Bridging Clinical and Systems Perspectives on Atrial Fibrillation: Classification, Severity Assessment, and Multi-System Risk Factors
DOI:
https://doi.org/10.64149/J.Carcinog.24.3s.169-178Keywords:
Atrial Fibrillation; Cardiac Risk; Disease Classification; Non-Cardiac Risk; Severity; Prediction Model, HealthcareAbstract
Atrial fibrillation (AF) is the most common sustained cardiac arrhythmia and a major contributor to morbidity, mortality, and healthcare burden worldwide. Traditional approaches to AF have primarily emphasized rhythm disturbance, yet growing evidence highlights the need for a multidimensional framework that integrates clinical presentation, disease severity, and systemic comorbidities. In this work, we propose an integrative perspective on AF that bridges clinical classification with systems-level risk assessment.
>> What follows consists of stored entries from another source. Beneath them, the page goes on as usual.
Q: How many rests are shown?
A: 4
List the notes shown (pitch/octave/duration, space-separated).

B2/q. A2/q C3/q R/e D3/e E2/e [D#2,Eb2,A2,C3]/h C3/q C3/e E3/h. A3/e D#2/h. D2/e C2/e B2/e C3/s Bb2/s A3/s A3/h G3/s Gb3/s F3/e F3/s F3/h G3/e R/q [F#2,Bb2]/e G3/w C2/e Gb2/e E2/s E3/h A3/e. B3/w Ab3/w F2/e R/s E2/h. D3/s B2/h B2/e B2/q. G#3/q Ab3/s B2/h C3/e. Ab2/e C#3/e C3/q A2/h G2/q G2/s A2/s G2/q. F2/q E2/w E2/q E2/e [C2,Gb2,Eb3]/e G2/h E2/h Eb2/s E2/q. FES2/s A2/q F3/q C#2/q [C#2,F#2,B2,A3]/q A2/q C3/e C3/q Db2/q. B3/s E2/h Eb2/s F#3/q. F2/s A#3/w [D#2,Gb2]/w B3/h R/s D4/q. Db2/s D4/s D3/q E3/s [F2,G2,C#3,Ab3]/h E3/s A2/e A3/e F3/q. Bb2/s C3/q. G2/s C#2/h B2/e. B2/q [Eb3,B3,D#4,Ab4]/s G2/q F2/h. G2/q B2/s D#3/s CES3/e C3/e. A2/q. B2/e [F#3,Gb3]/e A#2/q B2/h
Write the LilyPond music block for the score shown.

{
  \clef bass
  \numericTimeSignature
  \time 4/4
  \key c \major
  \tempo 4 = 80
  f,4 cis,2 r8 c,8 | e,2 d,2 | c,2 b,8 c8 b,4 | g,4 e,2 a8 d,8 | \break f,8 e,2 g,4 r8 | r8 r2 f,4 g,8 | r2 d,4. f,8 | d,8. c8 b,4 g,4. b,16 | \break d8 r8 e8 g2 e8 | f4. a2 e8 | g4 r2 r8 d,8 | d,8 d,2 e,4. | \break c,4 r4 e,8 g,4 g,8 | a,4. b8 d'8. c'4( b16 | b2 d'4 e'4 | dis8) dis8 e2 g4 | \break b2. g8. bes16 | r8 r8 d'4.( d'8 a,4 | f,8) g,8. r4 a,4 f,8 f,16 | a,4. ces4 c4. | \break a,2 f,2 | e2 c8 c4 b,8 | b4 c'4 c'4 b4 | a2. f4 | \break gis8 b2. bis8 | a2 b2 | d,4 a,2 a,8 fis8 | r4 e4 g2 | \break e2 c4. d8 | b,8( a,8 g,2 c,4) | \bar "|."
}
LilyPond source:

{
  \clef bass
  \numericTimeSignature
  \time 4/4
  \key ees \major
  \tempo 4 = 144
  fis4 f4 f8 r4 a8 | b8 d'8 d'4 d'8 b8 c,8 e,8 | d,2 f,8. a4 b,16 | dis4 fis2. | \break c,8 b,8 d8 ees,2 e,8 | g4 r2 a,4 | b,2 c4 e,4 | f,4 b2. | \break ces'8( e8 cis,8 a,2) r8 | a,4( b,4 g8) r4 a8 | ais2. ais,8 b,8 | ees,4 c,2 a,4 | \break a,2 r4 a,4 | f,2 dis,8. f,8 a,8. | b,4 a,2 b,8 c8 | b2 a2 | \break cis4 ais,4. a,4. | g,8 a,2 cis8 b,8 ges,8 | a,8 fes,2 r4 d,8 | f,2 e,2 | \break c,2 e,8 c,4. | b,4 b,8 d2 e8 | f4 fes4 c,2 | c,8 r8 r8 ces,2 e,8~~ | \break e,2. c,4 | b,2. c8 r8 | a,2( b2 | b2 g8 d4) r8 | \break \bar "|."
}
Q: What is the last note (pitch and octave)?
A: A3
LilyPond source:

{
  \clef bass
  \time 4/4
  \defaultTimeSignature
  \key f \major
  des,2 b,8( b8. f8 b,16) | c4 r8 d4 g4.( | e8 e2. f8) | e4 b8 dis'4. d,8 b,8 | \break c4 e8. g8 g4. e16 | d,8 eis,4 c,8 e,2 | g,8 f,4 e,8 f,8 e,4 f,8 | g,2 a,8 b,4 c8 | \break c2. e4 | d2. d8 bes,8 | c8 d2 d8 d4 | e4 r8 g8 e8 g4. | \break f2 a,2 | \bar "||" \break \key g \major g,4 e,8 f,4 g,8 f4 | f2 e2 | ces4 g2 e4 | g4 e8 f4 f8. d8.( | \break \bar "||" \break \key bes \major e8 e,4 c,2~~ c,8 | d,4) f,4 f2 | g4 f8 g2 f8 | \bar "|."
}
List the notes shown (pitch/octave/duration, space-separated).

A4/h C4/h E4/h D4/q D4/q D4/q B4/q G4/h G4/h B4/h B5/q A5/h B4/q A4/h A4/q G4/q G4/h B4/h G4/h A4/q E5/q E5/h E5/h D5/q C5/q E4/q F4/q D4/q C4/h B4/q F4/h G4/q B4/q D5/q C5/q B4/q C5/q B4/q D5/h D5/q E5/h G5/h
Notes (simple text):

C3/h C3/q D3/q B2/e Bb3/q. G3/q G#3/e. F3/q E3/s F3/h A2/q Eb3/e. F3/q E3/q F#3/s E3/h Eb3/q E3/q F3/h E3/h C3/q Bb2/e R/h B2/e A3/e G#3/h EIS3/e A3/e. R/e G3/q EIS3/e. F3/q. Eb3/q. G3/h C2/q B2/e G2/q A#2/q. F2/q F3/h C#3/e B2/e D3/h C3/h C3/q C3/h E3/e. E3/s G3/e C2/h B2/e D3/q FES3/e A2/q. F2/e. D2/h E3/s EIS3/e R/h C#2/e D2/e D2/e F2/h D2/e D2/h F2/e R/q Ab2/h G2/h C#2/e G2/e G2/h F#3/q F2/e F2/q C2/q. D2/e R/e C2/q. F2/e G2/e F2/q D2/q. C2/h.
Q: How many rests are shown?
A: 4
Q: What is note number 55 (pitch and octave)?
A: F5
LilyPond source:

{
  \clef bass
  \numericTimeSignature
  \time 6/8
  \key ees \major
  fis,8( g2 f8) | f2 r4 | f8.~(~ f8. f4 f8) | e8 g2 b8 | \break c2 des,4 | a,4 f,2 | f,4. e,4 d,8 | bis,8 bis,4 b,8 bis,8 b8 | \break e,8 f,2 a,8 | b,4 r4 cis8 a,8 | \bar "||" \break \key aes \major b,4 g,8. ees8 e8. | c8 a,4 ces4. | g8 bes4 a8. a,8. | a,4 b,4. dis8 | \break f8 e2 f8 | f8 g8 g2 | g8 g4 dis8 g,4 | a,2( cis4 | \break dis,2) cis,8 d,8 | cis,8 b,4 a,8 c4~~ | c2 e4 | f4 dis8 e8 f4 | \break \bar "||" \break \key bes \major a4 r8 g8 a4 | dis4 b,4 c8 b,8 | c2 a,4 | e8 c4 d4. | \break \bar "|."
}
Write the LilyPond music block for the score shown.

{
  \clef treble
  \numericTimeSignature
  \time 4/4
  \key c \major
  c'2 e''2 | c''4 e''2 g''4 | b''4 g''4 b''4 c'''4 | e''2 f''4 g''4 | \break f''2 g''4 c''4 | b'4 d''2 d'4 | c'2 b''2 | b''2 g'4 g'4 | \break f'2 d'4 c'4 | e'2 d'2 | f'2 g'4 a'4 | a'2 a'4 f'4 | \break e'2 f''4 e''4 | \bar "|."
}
We review established and emerging classification schemes, evaluate metrics for severity stratification, and highlight the role of multi-system contributors—including cardiovascular, metabolic, renal, and inflammatory pathways—in shaping disease progression and patient outcomes. By synthesizing clinical and systems perspectives, we aim to advance a holistic framework for risk stratification, guide personalized management strategies, and inform future research on AF as a complex, multi-organ syndrome. This integrative approach underscores the necessity of rethinking AF beyond rhythm control, emphasizing its systemic underpinnings and implications for healthcare delivery.